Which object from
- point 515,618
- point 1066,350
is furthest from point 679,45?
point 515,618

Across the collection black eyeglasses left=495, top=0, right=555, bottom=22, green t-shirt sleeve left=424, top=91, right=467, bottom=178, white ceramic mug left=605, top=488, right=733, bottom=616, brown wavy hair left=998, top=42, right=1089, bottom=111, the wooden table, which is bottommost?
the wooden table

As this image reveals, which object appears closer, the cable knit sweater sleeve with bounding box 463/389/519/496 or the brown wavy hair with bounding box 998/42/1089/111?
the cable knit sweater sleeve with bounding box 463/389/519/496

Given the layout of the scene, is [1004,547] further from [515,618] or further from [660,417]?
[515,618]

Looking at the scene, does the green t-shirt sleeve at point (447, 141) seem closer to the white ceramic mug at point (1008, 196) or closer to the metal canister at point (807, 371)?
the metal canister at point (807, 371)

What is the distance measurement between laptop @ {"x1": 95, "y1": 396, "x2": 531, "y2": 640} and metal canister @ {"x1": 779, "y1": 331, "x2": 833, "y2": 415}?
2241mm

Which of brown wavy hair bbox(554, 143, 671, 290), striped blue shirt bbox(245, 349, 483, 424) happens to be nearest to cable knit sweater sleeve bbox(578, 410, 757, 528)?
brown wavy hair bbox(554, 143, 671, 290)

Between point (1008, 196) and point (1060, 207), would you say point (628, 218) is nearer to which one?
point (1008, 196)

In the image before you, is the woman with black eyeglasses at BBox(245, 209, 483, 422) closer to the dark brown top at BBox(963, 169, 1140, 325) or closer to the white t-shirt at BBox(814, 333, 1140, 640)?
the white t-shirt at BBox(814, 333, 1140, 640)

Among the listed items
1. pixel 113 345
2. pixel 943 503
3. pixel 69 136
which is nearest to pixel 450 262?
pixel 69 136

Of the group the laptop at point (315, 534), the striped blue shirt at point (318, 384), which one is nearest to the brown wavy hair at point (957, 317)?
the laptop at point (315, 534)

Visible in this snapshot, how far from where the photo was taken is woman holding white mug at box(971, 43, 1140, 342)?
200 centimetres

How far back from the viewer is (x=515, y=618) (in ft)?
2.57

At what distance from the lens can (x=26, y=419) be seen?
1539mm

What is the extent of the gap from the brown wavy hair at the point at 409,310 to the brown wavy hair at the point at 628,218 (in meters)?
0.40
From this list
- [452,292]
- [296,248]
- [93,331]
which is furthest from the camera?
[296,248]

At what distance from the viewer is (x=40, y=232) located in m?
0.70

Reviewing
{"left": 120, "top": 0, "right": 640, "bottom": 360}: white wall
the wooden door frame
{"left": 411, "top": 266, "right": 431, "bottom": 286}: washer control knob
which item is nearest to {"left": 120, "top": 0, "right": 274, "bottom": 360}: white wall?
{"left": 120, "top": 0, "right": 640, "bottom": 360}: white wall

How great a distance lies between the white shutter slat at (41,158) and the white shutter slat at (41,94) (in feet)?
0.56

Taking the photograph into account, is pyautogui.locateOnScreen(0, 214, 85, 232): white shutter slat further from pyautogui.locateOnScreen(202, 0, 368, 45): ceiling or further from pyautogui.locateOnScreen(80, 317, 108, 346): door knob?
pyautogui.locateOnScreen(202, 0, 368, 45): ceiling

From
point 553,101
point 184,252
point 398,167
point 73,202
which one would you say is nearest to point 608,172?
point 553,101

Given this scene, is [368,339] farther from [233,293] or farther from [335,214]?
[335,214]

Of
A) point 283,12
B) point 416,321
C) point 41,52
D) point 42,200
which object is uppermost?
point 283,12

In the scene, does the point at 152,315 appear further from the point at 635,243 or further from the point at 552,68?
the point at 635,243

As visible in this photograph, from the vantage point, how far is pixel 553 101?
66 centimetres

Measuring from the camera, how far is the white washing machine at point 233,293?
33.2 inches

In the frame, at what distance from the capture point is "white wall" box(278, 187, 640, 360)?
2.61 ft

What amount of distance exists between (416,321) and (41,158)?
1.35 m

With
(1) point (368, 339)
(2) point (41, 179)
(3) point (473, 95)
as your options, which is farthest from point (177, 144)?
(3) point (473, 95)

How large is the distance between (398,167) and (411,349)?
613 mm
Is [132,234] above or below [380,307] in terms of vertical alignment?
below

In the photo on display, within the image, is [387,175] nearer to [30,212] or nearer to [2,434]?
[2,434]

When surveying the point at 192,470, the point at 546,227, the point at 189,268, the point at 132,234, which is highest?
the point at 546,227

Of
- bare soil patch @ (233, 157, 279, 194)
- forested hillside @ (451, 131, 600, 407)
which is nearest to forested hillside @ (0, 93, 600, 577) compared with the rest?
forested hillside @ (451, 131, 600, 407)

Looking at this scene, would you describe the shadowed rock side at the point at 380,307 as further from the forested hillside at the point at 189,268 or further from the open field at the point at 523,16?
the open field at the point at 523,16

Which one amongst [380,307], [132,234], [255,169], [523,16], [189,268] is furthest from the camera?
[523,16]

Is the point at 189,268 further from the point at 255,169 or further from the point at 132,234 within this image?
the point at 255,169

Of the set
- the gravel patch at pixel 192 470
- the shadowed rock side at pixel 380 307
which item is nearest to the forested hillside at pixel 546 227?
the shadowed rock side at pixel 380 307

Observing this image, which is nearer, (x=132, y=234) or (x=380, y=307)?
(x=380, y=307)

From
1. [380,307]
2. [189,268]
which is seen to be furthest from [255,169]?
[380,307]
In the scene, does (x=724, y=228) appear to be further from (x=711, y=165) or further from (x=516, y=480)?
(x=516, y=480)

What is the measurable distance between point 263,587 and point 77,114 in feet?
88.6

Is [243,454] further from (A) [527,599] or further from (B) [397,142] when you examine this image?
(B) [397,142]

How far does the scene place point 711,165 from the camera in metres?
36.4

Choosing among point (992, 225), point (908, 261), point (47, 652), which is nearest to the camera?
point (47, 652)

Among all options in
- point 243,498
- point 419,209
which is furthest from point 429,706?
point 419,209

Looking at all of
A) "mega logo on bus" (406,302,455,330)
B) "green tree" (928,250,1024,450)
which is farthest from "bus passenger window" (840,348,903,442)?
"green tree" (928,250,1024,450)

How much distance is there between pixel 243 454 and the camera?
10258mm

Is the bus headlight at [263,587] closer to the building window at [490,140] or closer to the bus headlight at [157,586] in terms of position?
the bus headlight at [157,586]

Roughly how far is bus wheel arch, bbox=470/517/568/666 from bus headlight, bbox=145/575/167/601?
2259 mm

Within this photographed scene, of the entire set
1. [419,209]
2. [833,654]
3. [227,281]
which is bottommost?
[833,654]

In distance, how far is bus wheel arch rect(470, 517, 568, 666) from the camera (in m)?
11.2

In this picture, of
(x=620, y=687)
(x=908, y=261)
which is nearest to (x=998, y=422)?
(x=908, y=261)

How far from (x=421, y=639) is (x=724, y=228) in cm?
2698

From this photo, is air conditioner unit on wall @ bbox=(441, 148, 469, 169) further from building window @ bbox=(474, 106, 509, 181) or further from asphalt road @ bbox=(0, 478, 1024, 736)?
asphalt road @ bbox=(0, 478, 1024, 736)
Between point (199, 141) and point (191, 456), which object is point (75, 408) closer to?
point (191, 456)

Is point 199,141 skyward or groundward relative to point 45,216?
※ ※ ※
### [ENUNCIADO]
Reescribe todo el material cambiando "furthest" por "farthest" en cada aparición, sin tocar nada más.

### [SOLUCIÓN]
Which object from
- point 515,618
- point 1066,350
is farthest from point 679,45?
point 515,618

Across the collection black eyeglasses left=495, top=0, right=555, bottom=22, green t-shirt sleeve left=424, top=91, right=467, bottom=178, white ceramic mug left=605, top=488, right=733, bottom=616, brown wavy hair left=998, top=42, right=1089, bottom=111, the wooden table, which is bottommost?
the wooden table

As this image reveals, which object appears closer, the cable knit sweater sleeve with bounding box 463/389/519/496 or the brown wavy hair with bounding box 998/42/1089/111?
the cable knit sweater sleeve with bounding box 463/389/519/496

Given the layout of the scene, is [1004,547] further from [515,618] or further from [660,417]?
[515,618]

Looking at the scene, does the green t-shirt sleeve at point (447, 141) seem closer to the white ceramic mug at point (1008, 196) or closer to the metal canister at point (807, 371)?
the metal canister at point (807, 371)

What is the distance measurement between laptop @ {"x1": 95, "y1": 396, "x2": 531, "y2": 640} and metal canister @ {"x1": 779, "y1": 331, "x2": 833, "y2": 415}?
2241mm

Which of brown wavy hair bbox(554, 143, 671, 290), striped blue shirt bbox(245, 349, 483, 424) happens to be nearest to cable knit sweater sleeve bbox(578, 410, 757, 528)?
brown wavy hair bbox(554, 143, 671, 290)

Between point (1008, 196) and point (1060, 207), would you say point (628, 218) is nearer to which one?
point (1008, 196)

In the image before you, is the woman with black eyeglasses at BBox(245, 209, 483, 422) closer to the dark brown top at BBox(963, 169, 1140, 325) or closer to the white t-shirt at BBox(814, 333, 1140, 640)?
the white t-shirt at BBox(814, 333, 1140, 640)

Among the listed items
1. pixel 113 345
2. pixel 943 503
3. pixel 69 136
which is nearest to pixel 450 262?
pixel 69 136

Of the group the laptop at point (315, 534), the striped blue shirt at point (318, 384), which one is nearest to the brown wavy hair at point (957, 317)?
the laptop at point (315, 534)

Visible in this snapshot, how far from where the photo was taken is woman holding white mug at box(971, 43, 1140, 342)?
200 centimetres

How far back from the viewer is (x=515, y=618) (in ft)?
2.57

At what distance from the lens can (x=26, y=419) be seen?
1539mm

What is the extent of the gap from the brown wavy hair at the point at 409,310 to the brown wavy hair at the point at 628,218 (in meters)?
0.40
From this list
- [452,292]
- [296,248]
- [93,331]
which is farthest from the camera?
[296,248]

At what distance from the viewer is (x=40, y=232) located in m?
0.70

Reviewing
{"left": 120, "top": 0, "right": 640, "bottom": 360}: white wall
the wooden door frame
{"left": 411, "top": 266, "right": 431, "bottom": 286}: washer control knob
which item is nearest to {"left": 120, "top": 0, "right": 274, "bottom": 360}: white wall?
{"left": 120, "top": 0, "right": 640, "bottom": 360}: white wall

How great a distance lies between the white shutter slat at (41,158) and the white shutter slat at (41,94) (in feet)?
0.56

Taking the photograph into account, is pyautogui.locateOnScreen(0, 214, 85, 232): white shutter slat further from pyautogui.locateOnScreen(202, 0, 368, 45): ceiling or further from pyautogui.locateOnScreen(80, 317, 108, 346): door knob?
pyautogui.locateOnScreen(202, 0, 368, 45): ceiling

From
point 553,101
point 184,252
point 398,167
point 73,202
which one would you say is nearest to point 608,172?
point 553,101

Given this scene, is [368,339] farther from [233,293] or farther from [335,214]?
[335,214]

Of
A) point 283,12
B) point 416,321
C) point 41,52
D) point 42,200
which object is uppermost?
point 283,12

In the scene, does the point at 152,315 appear further from the point at 635,243 or further from the point at 552,68?
the point at 635,243

As visible in this photograph, from the vantage point, how far is pixel 553 101?
66 centimetres

Measuring from the camera, how far is the white washing machine at point 233,293?
33.2 inches

In the frame, at what distance from the capture point is "white wall" box(278, 187, 640, 360)?
2.61 ft

What amount of distance exists between (416,321) and (41,158)?
1.35 m

With
(1) point (368, 339)
(2) point (41, 179)
(3) point (473, 95)
as your options, which is farthest from point (177, 144)?
(3) point (473, 95)

How large is the distance between (398,167) and (411,349)?
613 mm
Is [132,234] above or below [380,307] in terms of vertical alignment?
below

In the photo on display, within the image, is [387,175] nearer to [30,212] or nearer to [2,434]?
[2,434]

When surveying the point at 192,470, the point at 546,227, the point at 189,268, the point at 132,234, which is highest?
the point at 546,227

Of
- bare soil patch @ (233, 157, 279, 194)
- forested hillside @ (451, 131, 600, 407)
which is nearest to forested hillside @ (0, 93, 600, 577) compared with the rest?
forested hillside @ (451, 131, 600, 407)

Looking at this scene, would you describe the shadowed rock side at the point at 380,307 as further from the forested hillside at the point at 189,268 or further from the open field at the point at 523,16?
the open field at the point at 523,16

Which one amongst [380,307], [132,234], [255,169], [523,16], [189,268] is farthest from the camera?
[523,16]

Is the point at 189,268 further from the point at 255,169 or further from the point at 132,234 within this image?
the point at 255,169

Of the set
- the gravel patch at pixel 192 470
- the shadowed rock side at pixel 380 307
which item is nearest to the forested hillside at pixel 546 227?
the shadowed rock side at pixel 380 307

Observing this image, which is nearer, (x=132, y=234) or (x=380, y=307)?
(x=380, y=307)

From
1. [380,307]
2. [189,268]
which is seen to be farthest from [255,169]?
[380,307]
In the scene, does (x=724, y=228) appear to be further from (x=711, y=165) or further from (x=516, y=480)?
(x=516, y=480)

What is the measurable distance between point 263,587 and point 77,114 in feet?
88.6

Is [243,454] further from (A) [527,599] or further from (B) [397,142] when you examine this image?
(B) [397,142]

How far does the scene place point 711,165 from the camera in metres?
36.4

Choosing among point (992, 225), point (908, 261), point (47, 652), which is nearest to the camera?
point (47, 652)

Among all options in
- point 243,498
- point 419,209
which is farthest from point 429,706?
point 419,209

Looking at all of
A) "mega logo on bus" (406,302,455,330)
B) "green tree" (928,250,1024,450)
which is farthest from "bus passenger window" (840,348,903,442)?
"green tree" (928,250,1024,450)

How much distance is there between pixel 243 454 and the camera?
10258mm

Is the bus headlight at [263,587] closer to the building window at [490,140] or closer to the bus headlight at [157,586] in terms of position?
the bus headlight at [157,586]

Roughly how far is bus wheel arch, bbox=470/517/568/666 from bus headlight, bbox=145/575/167/601?
2259 mm

Within this photographed scene, of the entire set
1. [419,209]
2. [833,654]
3. [227,281]
which is bottommost?
[833,654]

In distance, how far is bus wheel arch rect(470, 517, 568, 666) from the camera (in m)?
11.2

In this picture, of
(x=620, y=687)
(x=908, y=261)
which is nearest to (x=998, y=422)?
(x=908, y=261)

How far from (x=421, y=639) is (x=724, y=228) in cm?
2698

From this photo, is air conditioner unit on wall @ bbox=(441, 148, 469, 169) further from building window @ bbox=(474, 106, 509, 181) or further from asphalt road @ bbox=(0, 478, 1024, 736)?
asphalt road @ bbox=(0, 478, 1024, 736)
Between point (199, 141) and point (191, 456), which object is point (75, 408) closer to?
point (191, 456)

Is point 199,141 skyward or groundward relative to point 45,216?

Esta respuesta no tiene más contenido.